11.10.2021  |  Redaktion
ABN Amro erklärte kürzlich, dass man noch immer an der vorherigen Goldpreisprognose festhalten würde. Das Unternehmen erwartet dieses sowie nächstes Jahr weiterhin niedrigere Goldpreise. Somit wird erwartet, dass Gold bis Jahresende bei etwa 1.700 Dollar je Unze liegen wird sowie Ende 2022 bei 1.500 Dollar je Unze.

Ein Grund dafür sei eine weltweit straffere Geldpolitik. Es wird erwartet, dass die Fed Anfang 2023 die Zinsen erhöhen wird, wobei die Bank of England sowie die Bank of Canada ihre Zinserhöhungen bereits früher anwenden werden.
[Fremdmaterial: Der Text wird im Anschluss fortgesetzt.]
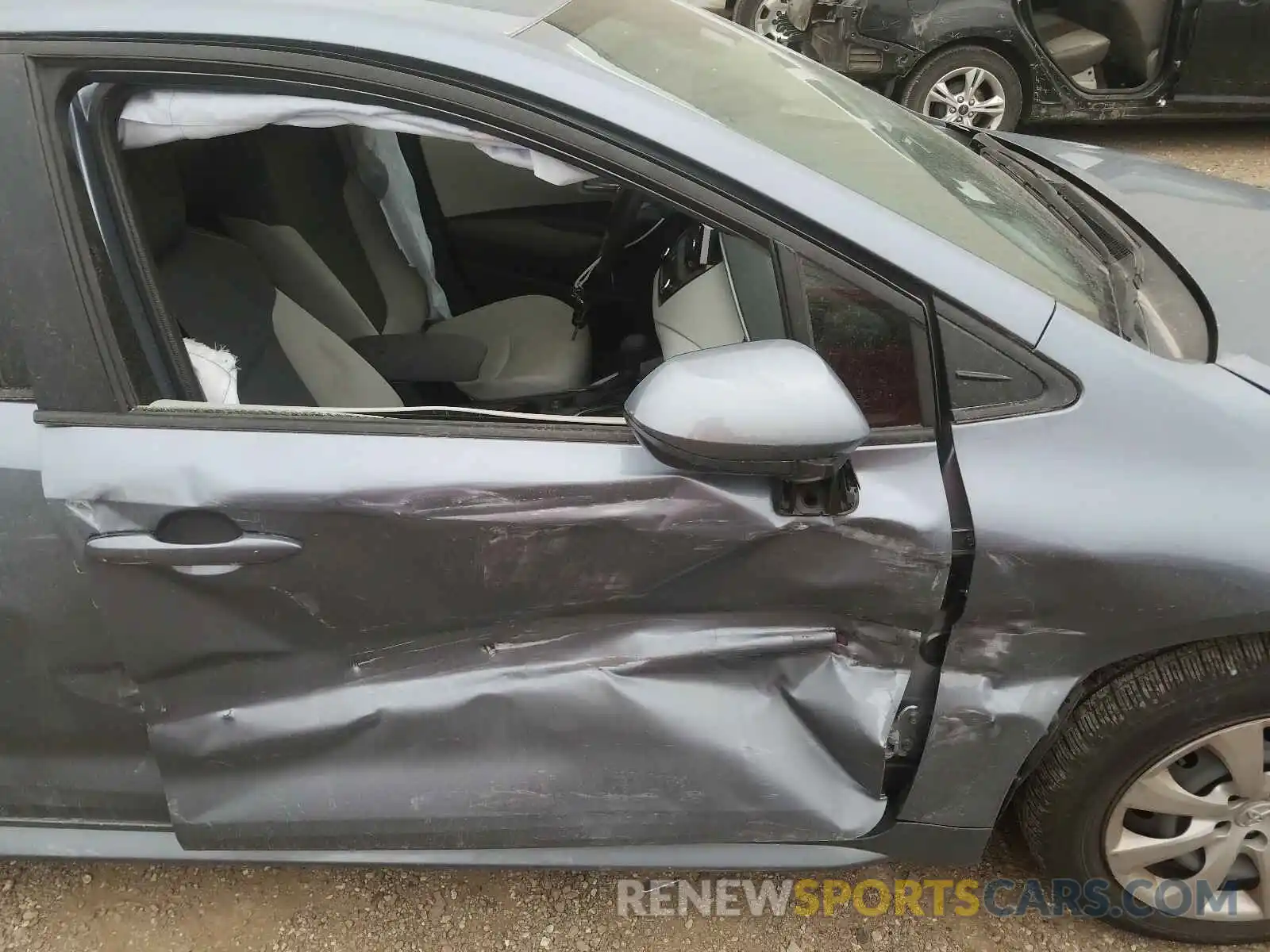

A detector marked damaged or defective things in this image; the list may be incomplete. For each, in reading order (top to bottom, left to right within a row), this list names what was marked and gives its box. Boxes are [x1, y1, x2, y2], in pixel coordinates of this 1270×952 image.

wrecked black car [740, 0, 1270, 129]
crumpled metal panel [44, 428, 946, 850]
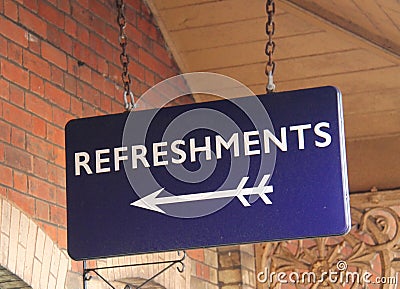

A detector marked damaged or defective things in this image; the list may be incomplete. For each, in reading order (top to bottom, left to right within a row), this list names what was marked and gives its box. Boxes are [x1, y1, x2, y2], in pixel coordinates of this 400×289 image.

rusty chain link [116, 0, 135, 109]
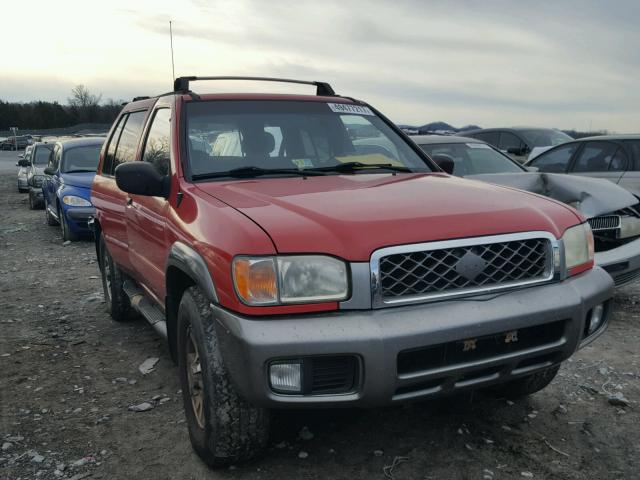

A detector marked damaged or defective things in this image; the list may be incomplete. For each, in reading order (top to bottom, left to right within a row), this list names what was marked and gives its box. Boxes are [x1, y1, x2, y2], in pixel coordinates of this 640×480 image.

damaged car [416, 133, 640, 286]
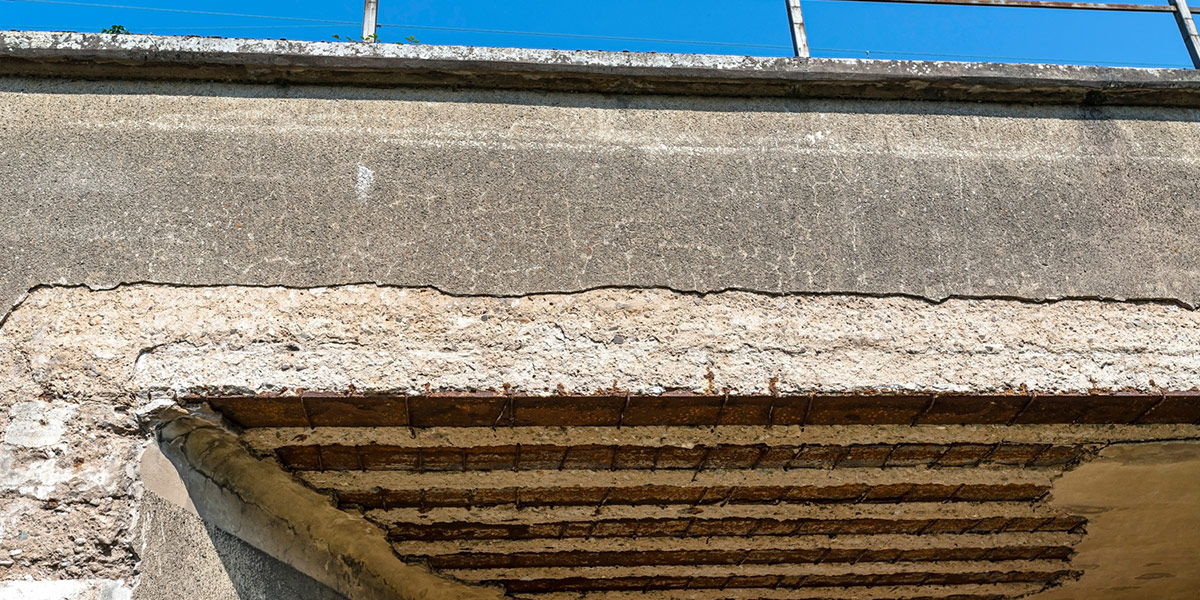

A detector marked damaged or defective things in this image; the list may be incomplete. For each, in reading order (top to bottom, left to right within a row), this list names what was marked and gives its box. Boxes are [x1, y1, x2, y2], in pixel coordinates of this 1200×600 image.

rusted metal railing post [782, 0, 811, 57]
rusted reinforcing bar [782, 0, 1200, 68]
rusted metal railing post [1171, 0, 1200, 67]
broken concrete edge [2, 29, 1200, 108]
broken concrete edge [151, 415, 506, 600]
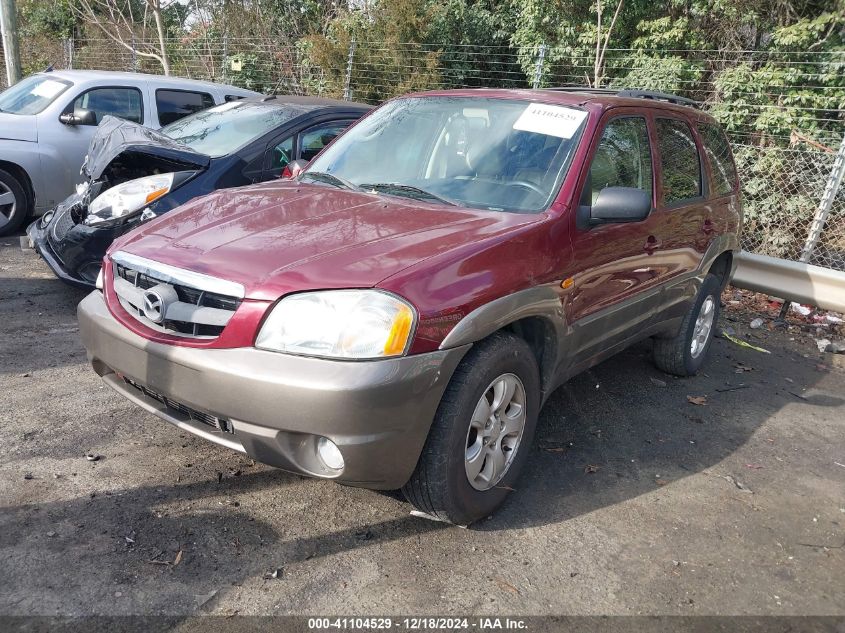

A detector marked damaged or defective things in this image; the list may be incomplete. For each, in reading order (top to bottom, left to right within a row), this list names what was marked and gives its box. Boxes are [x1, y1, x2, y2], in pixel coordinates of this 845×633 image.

crashed black car [28, 94, 370, 286]
car hood damage [112, 179, 536, 300]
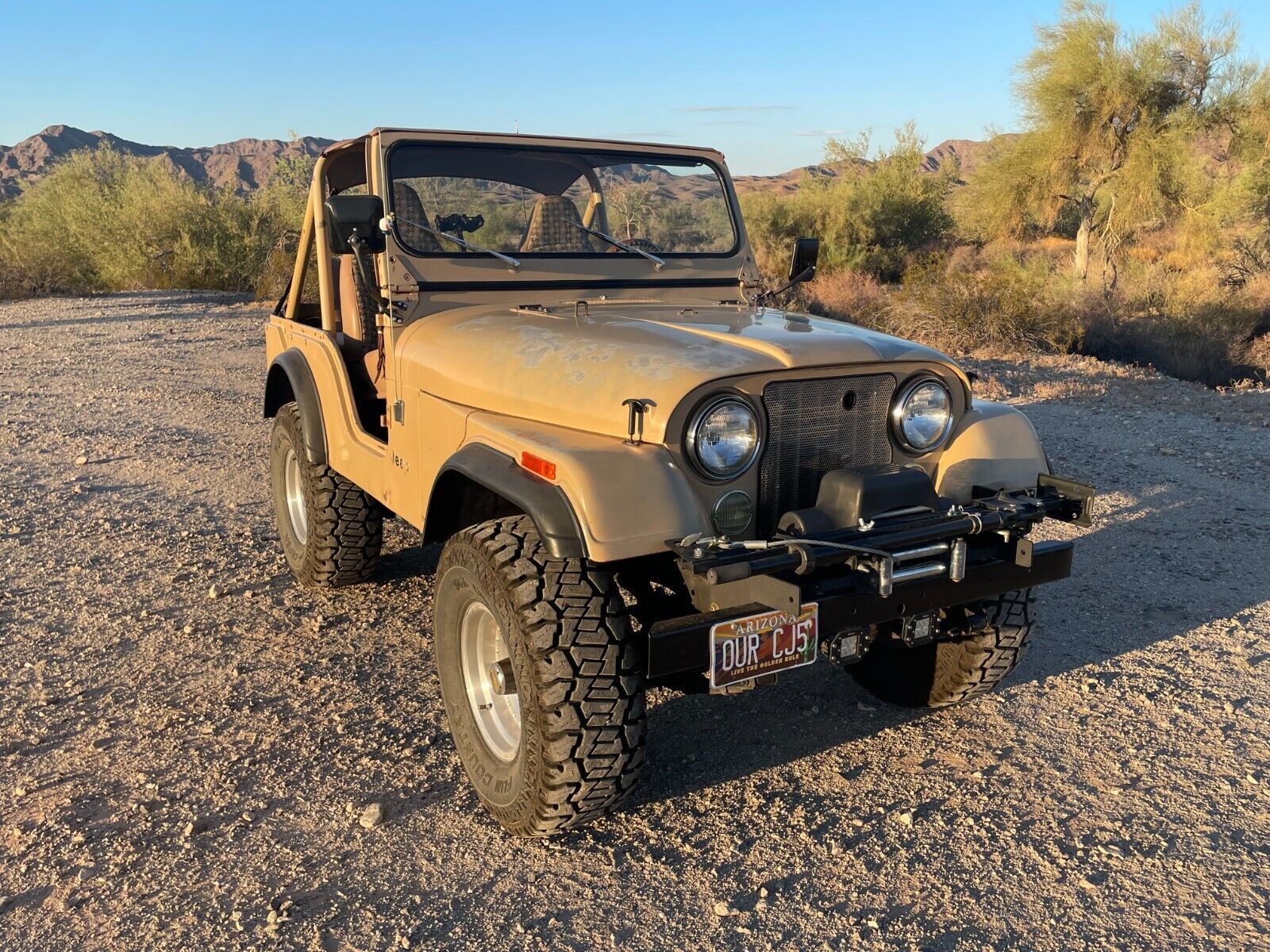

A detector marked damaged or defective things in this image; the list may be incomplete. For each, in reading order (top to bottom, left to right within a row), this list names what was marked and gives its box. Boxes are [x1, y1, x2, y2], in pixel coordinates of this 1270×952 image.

peeling paint on hood [396, 301, 960, 444]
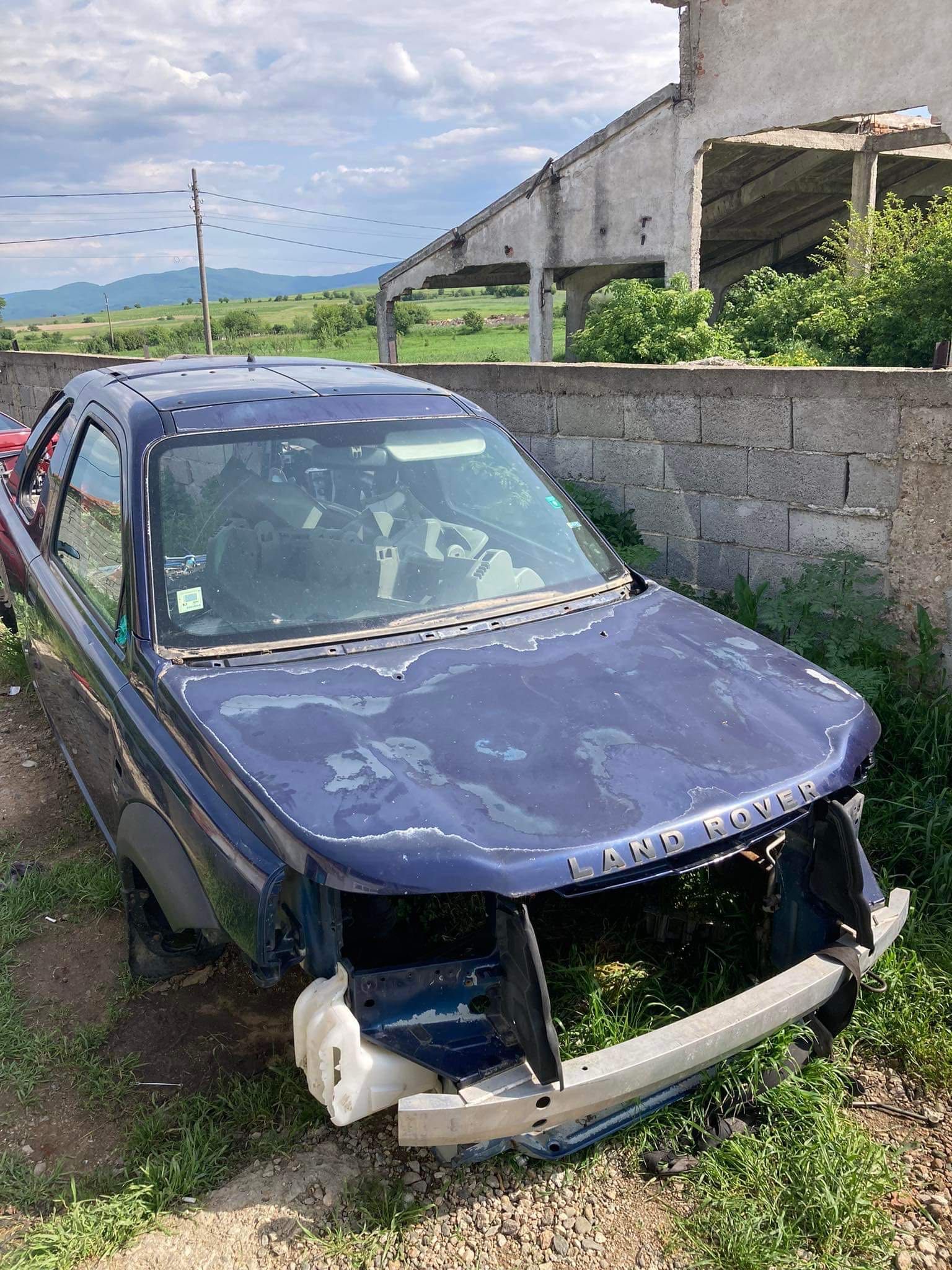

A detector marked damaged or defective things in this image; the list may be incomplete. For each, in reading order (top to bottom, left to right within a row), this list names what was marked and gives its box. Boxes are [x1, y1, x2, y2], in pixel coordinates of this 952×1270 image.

cracked windshield [149, 417, 625, 650]
damaged land rover [0, 355, 907, 1161]
missing front bumper [397, 888, 912, 1156]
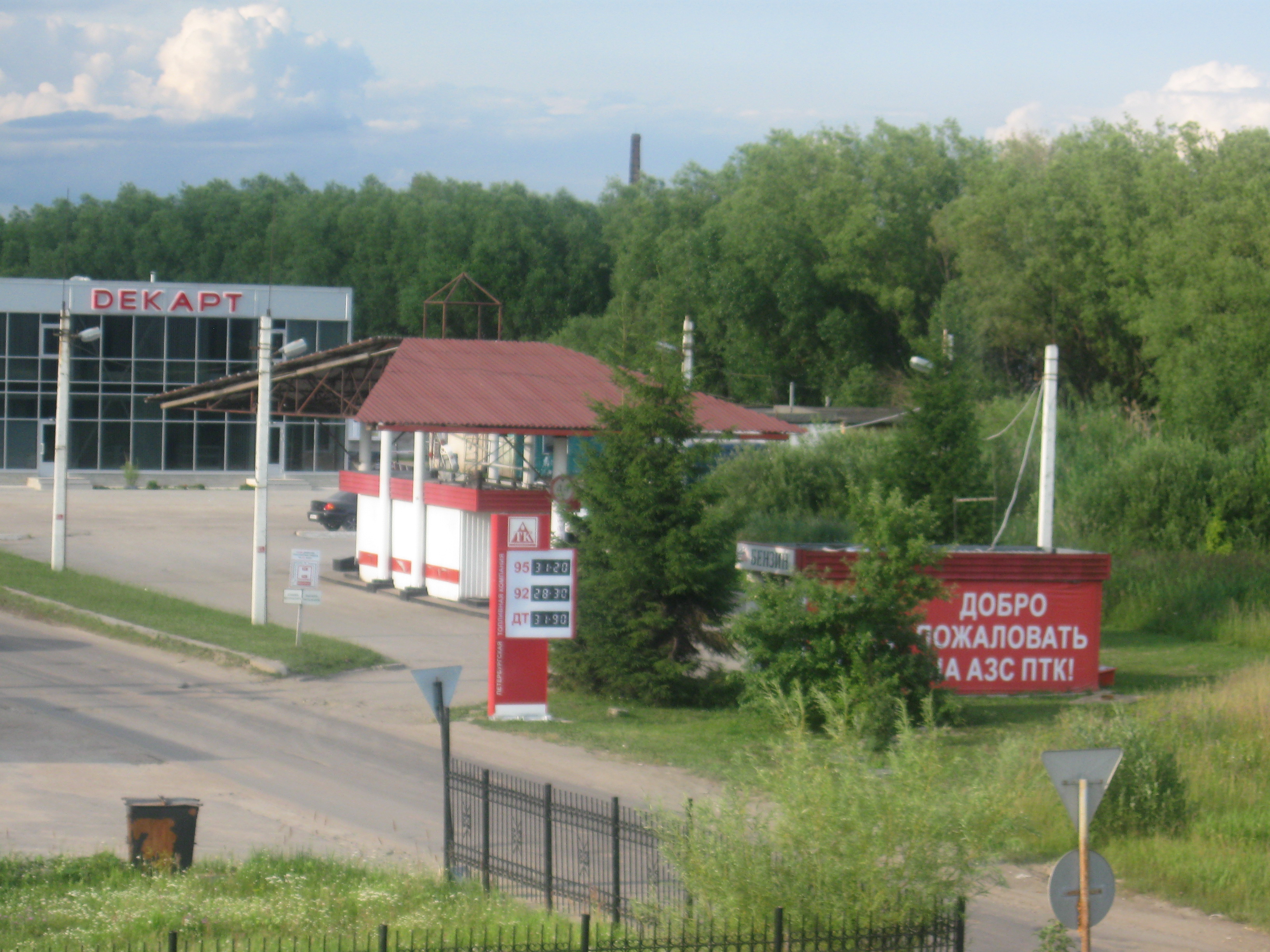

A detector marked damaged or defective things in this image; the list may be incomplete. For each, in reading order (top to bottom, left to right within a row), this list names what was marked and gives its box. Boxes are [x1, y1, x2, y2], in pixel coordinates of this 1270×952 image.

rusted trash bin [124, 796, 201, 871]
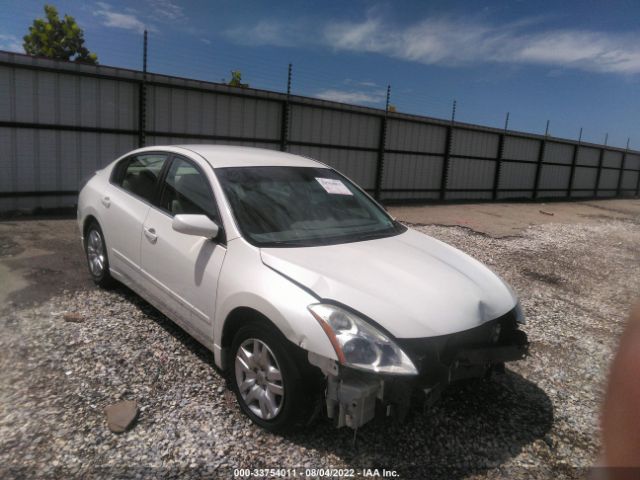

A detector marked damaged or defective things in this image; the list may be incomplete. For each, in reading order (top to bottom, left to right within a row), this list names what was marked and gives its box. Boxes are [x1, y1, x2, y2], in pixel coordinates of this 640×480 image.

damaged front bumper [308, 308, 524, 432]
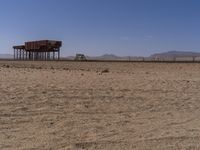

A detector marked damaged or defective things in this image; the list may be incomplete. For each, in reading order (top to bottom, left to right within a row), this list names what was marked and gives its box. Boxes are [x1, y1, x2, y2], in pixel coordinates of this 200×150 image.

rusty metal structure [13, 40, 61, 61]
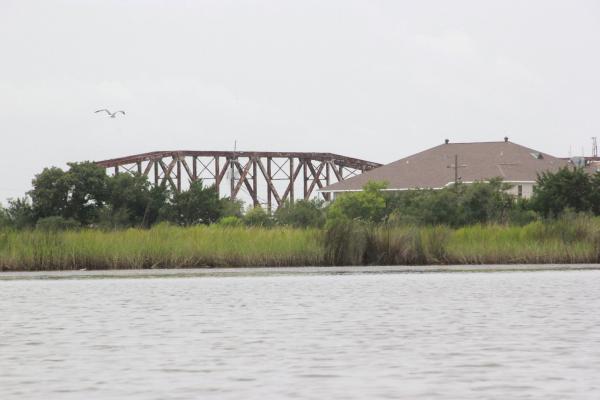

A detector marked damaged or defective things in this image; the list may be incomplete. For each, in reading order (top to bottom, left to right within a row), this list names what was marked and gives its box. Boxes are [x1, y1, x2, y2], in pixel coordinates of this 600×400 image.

rusty steel bridge [96, 150, 382, 211]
Eine straffere Geldpolitik ist allgemein negativ für den Goldpreis, auch weil Renditen auf Staatsanleihen die Tendenz haben, zu steigen.

Außerdem, so ABN Amro, sollen die Renditen der US-amerikanischen 2-Jahresstaatsanleihe steigen. Dieser Anstieg solle stärker ausfallen, als bisher erwartet. Das Unternehmen glaubt zudem, dass der Inflationsdruck an Stärke verlieren wird. Ein dritter Faktor ist der USD, der noch weiter steigen soll. Dies werde wahrscheinlich ein moderater Anstieg. Ein höherer USD ist allgemein negativ für Gold.